#### TEXTE À LIRE:
★ ★ ★
La Somnambule acclamée au Teatro Real de Madrid
Accrochées à un arbre chétif, seules survivantes d’une forêt dont il ne reste que des souches voisines, deux poupées rappellent la tradition « Años viejos » (se débarrassant de vieilles années, pour entrer dans la nouvelle), venue d’Amérique latine. Devant l’arbre, une femme en robe de nuit blanche (évidente Amina), est entourée de neuf danseurs qui, rythmés par quelques fortes inspirations, la tourmentent tels des esprits cauchemardesques. C’est avec cette introduction presque silencieuse que la metteure en scène Bárbara Lluch assistée du scénographe Christof Hetzer plonge le spectateur dans un monde empli de symboles et de superstitions.
★ ★ ★
#### EXTRAIT DES DONNÉES:
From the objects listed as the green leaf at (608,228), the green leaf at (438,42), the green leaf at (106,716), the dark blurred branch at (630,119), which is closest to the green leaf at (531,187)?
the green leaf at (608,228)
★ ★ ★
#### CONSIGNES:
a – D’après le texte sur La Somnambule au Teatro Real, qui assiste la metteure en scène Bárbara Lluch ?
b – Recopiez le passage du texte sur La Somnambule qui commence aux mots « La Somnambule acclamée » et s’arrête après les mots « et de superstitions. ».

#### RÉPONSES ATTENDUES:
a – Le scénographe Christof Hetzer.

b –
La Somnambule acclamée au Teatro Real de Madrid
Accrochées à un arbre chétif, seules survivantes d’une forêt dont il ne reste que des souches voisines, deux poupées rappellent la tradition « Años viejos » (se débarrassant de vieilles années, pour entrer dans la nouvelle), venue d’Amérique latine. Devant l’arbre, une femme en robe de nuit blanche (évidente Amina), est entourée de neuf danseurs qui, rythmés par quelques fortes inspirations, la tourmentent tels des esprits cauchemardesques. C’est avec cette introduction presque silencieuse que la metteure en scène Bárbara Lluch assistée du scénographe Christof Hetzer plonge le spectateur dans un monde empli de symboles et de superstitions.